From the International Paralympic Committee:
The International Paralympic Committee's (IPC) Governing Board has invited the sport of badminton and sport of taekwondo to advance to the second phase of the application process to become a part of the Tokyo 2020 Paralympic Games programme.
For Taekwondo, only the Kyorugi discipline is being considered for inclusion in the Tokyo 2020 Games.
In January, the IPC announced that six sports and three disciplines had expressed an interest in being a part of the Tokyo 2020 Games. With badminton and taekwondo moving forward in the process, the other sports and disciplines will no longer be considered for inclusion. The ones not moving forward include powerchair football, 3-on-3 intellectually impaired basketball, electric wheelchair hockey, amputee football, one person multi-hull sailing, blind match racing sailing and 3-on-3 wheelchair basketball.
Xavier Gonzalez, IPC Chief Executive Officer, said: "We would like to thank the nine international federations for expressing an interest in becoming a part of the Tokyo 2020 Paralympic Games sport programme. With the size and stature of the Paralympic Movement growing with each Games, we are keen to ensure we have the best sports on the programme.

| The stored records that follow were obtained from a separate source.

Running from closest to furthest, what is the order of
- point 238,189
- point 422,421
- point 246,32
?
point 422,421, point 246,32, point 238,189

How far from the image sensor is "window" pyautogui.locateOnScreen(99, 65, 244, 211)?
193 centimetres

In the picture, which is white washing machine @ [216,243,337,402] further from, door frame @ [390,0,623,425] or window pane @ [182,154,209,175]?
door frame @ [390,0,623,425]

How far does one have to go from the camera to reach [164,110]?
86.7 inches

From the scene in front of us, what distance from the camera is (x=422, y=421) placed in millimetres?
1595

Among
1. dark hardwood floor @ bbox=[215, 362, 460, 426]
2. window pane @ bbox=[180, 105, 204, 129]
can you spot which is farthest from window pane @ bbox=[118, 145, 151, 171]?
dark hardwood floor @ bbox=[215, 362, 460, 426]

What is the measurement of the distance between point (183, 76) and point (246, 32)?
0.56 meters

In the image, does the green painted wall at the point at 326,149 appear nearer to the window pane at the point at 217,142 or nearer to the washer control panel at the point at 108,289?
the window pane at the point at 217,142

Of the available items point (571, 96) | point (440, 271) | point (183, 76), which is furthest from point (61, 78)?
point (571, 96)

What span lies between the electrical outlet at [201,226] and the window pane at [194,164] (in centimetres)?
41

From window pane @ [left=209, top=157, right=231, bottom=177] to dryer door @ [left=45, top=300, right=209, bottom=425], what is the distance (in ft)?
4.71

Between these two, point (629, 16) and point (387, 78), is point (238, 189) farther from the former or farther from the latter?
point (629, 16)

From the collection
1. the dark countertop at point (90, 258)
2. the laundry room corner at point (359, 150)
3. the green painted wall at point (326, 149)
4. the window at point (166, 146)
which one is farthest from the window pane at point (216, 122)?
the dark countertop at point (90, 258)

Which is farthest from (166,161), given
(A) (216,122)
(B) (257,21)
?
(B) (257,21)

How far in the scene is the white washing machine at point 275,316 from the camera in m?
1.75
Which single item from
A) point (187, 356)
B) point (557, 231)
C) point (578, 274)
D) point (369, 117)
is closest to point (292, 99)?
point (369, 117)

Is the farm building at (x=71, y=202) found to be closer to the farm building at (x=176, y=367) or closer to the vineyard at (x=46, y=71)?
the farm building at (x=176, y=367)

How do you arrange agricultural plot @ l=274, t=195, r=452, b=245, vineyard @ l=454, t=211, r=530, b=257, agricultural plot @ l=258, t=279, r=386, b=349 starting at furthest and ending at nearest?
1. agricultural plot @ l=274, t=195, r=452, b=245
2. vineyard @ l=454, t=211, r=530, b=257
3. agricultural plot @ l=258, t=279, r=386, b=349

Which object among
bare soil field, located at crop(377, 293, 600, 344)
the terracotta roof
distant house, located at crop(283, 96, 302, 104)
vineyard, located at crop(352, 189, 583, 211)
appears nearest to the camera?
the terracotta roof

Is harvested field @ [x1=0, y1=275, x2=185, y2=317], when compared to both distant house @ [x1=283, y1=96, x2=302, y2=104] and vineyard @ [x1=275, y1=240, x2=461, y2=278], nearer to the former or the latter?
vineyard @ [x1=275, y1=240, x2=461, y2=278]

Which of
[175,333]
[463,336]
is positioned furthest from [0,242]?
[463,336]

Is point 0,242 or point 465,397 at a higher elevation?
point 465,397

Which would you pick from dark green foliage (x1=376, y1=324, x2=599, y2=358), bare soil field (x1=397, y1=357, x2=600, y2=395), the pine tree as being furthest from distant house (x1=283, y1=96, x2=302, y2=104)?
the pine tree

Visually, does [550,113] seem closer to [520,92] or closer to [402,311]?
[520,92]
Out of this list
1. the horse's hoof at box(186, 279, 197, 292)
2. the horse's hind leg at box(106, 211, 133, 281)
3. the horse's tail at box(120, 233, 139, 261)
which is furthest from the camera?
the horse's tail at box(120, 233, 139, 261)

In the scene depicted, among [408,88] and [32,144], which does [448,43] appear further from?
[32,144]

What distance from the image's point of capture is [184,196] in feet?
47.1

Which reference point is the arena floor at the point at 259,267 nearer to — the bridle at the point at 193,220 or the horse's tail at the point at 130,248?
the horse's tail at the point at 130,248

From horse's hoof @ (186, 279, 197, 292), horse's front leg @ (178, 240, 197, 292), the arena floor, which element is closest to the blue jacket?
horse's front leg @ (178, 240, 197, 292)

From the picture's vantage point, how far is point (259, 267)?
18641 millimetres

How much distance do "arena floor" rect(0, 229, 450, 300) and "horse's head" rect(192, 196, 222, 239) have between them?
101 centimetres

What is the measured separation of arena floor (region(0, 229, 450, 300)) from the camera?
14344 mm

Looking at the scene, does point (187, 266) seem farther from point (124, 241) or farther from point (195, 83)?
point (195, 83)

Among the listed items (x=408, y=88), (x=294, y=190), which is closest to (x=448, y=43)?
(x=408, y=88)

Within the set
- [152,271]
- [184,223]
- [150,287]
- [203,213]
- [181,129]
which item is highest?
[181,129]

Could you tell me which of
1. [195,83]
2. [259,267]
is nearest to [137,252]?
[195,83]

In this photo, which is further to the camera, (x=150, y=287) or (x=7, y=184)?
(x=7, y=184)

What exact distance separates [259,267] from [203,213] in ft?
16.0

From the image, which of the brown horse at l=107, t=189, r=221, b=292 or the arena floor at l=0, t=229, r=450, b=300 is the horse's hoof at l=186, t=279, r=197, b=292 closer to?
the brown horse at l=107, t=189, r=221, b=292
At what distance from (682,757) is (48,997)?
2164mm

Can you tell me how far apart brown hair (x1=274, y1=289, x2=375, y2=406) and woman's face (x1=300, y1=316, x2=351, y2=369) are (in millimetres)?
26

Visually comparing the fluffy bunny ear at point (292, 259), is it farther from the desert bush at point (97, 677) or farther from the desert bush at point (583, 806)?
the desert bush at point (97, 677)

"All sports and disciplines were measured against a set criteria which they needed to fulfil in order to progress through to the second phase of the application process."
Beginning on March 24, the 22 established sports on the Paralympic programme, plus those additional sport that have been approved by the Governing Board, will be invited to complete a comprehensive questionnaire before July 25.
In October, the IPC Governing Board will meet to decide which sports will make up the Tokyo 2020 Paralympic sports programme.
Currently, there are 22 sports on the summer Games programme - athletics, archery, boccia, canoe, cycling, equestrian, football 5-a-side, football 7-a-side, goalball, judo, powerlifting, rowing, sailing, shooting, sitting volleyball, swimming, table tennis, triathlon, wheelchair basketball, wheelchair fencing, wheelchair rugby and wheelchair tennis. The two latest additions are para-canoe and para-triathlon, and both will make their Games debut at the Rio 2016 Paralympics.
Since the first Paralympic Games in Rome, Italy, in 1960, the Paralympic Games have continued to grow in size and stature. The first Games featured 400 athletes from 23 countries competing in eight sports - archery, athletics, dartchery, snooker, swimming, table tennis, wheelchair fencing and wheelchair basketball.
At London 2012, the Games involved a record 4,237 athletes from 164 countries who took part in 503 medal events across 20 sports. A cumulated global audience of 3.8 billion watched the Games, whilst 2.78 million tickets were sold, making the Paralympics the third-biggest sporting event in the world behind the Olympics and FIFA World Cup.
In 2010, para-badminton, intellectually impaired basketball, para-golf, powerchair football and para-taekwondo all applied to be part of the Rio 2016 Paralympic sports programme but were unsuccessful with the Governing Board instead choosing applications from para-canoe and para-triathlon.
The Tokyo 2020 Paralympic Games will be held from Aug. 25-Sept. 6, 2020.